Here are some ocilloscope traces taken from wires at the Engine ECU. I used a Tektronics TDS 360 borrowed from my former employer. Only channel 1 was active and I selected 20 MHz input bandwidth. Ground was taken from a screw in the chassis near the ECU. I clipped the probe to a very small screwdriver which I was able to poke into the back of the connectors until it made contact with the pin assembly. I didn't worry about triggering since by pushing a button the ocilloscope stored a bitmap of the screen. These bitmaps, rotated and cropped, are linked to this page. Although the images are small in file size, they are large on the screen so I have not placed them directly in this web page and you will need to open them from the hyperlinks.
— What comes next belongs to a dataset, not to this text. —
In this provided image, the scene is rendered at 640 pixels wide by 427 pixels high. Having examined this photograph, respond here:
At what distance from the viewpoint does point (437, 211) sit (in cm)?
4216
The Engine ECU sends a signal to each of the four injectors. I took two traces from injector 1, the signals to the other three being similar. The first trace was taken as soon as possible after starting the car, I believe during the "pre-heat" phase when the oxygen sensors and catalytic converter are heated and the engine does not power the car. The second trace was taken a little while after the first when I noticed that the pulses had become narrower. Presumably, the "pre-heat" phase had ended and the engine was idling normally. In both traces, you can see that the pulse period is about 92.5 ms. This indicates that the engine was running at about 1300 r.p.m. (there is one pulse at each injector per two crankshaft revolutions). The signal inactive level is around 14 volts, the voltage of the auxiliary battery when the car is on. It appears to pulse to a low voltage to open the injectors. The pulse width is about 6 ms in the first trace and 2 or 3 ms in the second trace.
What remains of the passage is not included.